## TASK INSTRUCTIONS
Print verbatim the lines of the entries from the one containing "genus: Allochrocebus" to the last, inclusive, and no others.

** Opening DATA FOR ANALYSIS block **

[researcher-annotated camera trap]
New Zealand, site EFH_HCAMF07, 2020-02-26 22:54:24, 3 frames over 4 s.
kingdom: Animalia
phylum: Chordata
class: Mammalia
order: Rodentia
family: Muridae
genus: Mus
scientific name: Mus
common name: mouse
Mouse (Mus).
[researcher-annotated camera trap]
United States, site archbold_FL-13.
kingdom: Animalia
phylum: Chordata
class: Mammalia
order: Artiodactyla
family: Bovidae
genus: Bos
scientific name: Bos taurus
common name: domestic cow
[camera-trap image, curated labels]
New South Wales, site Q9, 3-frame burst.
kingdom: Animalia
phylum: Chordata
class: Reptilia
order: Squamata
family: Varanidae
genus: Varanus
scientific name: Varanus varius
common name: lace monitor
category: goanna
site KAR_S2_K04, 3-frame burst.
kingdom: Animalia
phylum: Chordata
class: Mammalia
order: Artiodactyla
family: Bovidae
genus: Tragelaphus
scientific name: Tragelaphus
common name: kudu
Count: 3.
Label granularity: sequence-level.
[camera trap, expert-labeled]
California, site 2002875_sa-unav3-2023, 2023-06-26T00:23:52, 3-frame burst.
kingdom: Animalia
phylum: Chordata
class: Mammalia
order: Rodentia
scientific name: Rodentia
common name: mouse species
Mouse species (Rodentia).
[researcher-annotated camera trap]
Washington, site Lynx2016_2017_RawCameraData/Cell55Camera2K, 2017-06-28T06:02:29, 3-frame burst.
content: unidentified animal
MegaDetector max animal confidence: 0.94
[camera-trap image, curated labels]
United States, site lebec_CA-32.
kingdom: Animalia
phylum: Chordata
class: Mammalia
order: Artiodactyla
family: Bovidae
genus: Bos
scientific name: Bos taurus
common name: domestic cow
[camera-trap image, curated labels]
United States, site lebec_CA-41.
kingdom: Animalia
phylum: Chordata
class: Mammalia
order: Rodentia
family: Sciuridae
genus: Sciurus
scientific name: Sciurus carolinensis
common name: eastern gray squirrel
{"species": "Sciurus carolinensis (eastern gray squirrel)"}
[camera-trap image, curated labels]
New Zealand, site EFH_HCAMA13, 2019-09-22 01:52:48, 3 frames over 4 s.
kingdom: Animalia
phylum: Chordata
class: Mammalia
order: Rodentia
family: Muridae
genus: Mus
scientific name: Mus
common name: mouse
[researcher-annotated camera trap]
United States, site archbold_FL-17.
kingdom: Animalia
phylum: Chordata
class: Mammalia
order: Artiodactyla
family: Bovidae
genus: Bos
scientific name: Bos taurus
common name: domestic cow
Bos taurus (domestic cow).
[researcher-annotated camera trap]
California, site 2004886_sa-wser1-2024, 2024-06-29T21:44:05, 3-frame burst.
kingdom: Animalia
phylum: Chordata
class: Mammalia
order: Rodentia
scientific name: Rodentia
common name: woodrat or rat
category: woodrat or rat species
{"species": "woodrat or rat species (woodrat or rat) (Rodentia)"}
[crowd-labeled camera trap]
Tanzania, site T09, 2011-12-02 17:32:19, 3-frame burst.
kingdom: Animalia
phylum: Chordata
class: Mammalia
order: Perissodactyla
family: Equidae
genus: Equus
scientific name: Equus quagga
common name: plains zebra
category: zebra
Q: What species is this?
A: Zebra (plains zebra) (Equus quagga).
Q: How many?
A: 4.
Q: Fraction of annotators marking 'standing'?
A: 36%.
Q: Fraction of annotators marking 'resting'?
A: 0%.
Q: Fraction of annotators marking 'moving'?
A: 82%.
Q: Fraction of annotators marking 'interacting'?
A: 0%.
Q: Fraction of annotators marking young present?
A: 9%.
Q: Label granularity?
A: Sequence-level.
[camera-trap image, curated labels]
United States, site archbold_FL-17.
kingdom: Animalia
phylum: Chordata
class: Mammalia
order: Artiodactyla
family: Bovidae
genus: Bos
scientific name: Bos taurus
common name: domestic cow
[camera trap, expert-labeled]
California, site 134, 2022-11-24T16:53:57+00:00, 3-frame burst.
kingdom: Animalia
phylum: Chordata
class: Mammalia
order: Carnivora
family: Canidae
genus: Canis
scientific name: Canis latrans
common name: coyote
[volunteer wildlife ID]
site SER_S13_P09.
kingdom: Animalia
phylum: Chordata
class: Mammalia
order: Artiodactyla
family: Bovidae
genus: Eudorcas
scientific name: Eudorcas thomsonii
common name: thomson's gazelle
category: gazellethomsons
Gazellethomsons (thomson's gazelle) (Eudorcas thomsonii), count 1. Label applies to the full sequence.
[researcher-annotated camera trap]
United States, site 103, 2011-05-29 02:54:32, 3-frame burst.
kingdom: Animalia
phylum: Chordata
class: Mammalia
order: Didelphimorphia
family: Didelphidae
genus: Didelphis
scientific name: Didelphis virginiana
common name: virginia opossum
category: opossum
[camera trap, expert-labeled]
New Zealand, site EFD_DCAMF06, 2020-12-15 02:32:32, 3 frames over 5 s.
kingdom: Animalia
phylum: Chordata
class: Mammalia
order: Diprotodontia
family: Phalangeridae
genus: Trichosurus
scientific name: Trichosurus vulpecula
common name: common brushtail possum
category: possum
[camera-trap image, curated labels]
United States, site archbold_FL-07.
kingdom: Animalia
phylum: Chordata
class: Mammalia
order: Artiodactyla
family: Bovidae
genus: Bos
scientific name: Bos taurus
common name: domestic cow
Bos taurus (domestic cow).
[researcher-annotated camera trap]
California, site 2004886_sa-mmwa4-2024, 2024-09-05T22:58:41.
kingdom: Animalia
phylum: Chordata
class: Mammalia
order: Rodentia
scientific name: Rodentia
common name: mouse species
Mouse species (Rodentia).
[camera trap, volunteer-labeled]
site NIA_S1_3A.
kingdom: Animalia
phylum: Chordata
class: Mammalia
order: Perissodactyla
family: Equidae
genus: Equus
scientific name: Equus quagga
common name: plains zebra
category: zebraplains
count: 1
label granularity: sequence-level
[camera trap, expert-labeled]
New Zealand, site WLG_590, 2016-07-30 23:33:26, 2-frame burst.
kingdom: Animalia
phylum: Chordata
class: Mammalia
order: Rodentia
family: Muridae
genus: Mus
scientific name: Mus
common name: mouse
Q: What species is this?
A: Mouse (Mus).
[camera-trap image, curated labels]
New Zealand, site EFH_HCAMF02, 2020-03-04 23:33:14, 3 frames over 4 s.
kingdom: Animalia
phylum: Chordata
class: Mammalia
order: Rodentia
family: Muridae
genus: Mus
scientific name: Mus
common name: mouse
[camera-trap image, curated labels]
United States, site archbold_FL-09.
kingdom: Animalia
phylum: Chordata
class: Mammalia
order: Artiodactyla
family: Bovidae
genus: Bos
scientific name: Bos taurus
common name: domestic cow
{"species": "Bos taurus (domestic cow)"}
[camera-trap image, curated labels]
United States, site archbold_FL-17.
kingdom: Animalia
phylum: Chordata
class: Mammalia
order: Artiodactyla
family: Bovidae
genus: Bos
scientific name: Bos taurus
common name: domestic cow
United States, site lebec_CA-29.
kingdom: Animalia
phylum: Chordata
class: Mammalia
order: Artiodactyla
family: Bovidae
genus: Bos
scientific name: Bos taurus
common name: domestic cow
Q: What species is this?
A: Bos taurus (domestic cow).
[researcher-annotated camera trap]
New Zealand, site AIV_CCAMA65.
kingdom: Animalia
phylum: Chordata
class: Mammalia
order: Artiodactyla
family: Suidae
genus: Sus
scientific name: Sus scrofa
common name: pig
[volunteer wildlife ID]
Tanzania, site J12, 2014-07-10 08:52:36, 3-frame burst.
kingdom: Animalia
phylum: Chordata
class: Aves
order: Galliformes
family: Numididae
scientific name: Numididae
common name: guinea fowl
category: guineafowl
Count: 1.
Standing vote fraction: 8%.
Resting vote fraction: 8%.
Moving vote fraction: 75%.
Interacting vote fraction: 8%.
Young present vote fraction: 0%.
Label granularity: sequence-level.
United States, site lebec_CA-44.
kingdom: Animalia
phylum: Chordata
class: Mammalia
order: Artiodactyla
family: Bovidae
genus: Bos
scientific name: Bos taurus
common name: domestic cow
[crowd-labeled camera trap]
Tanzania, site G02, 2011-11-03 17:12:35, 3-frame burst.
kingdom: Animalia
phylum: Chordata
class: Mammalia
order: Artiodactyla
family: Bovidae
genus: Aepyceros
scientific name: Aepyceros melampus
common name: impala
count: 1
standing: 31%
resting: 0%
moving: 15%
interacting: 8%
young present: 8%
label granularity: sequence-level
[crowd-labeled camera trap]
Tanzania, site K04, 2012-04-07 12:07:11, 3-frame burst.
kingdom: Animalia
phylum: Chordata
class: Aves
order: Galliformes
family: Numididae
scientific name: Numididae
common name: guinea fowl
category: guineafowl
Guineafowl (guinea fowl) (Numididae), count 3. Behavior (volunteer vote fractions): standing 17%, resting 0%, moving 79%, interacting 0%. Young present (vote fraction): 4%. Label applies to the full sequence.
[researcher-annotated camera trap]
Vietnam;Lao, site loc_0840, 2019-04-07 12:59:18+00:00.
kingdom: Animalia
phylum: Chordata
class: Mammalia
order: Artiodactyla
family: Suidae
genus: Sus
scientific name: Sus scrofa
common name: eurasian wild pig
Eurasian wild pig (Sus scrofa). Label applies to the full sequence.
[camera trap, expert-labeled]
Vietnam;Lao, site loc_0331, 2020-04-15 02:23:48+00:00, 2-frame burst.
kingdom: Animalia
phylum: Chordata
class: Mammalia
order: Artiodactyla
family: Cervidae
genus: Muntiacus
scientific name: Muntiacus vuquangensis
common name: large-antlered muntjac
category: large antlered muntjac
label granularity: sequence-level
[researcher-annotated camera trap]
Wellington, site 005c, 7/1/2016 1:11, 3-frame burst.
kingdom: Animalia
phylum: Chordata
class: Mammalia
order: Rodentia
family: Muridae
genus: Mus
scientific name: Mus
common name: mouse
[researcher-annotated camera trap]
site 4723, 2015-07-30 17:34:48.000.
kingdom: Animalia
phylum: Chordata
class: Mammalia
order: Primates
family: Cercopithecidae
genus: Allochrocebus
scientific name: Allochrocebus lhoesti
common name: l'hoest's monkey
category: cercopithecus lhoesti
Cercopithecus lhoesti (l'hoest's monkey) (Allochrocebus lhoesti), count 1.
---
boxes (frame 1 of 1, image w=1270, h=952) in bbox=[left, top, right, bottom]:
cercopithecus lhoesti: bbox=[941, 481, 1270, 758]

** Closing DATA FOR ANALYSIS block **

## SOLUTION BELOW
genus: Allochrocebus
scientific name: Allochrocebus lhoesti
common name: l'hoest's monkey
category: cercopithecus lhoesti
Cercopithecus lhoesti (l'hoest's monkey) (Allochrocebus lhoesti), count 1.
---
boxes (frame 1 of 1, image w=1270, h=952) in bbox=[left, top, right, bottom]:
cercopithecus lhoesti: bbox=[941, 481, 1270, 758]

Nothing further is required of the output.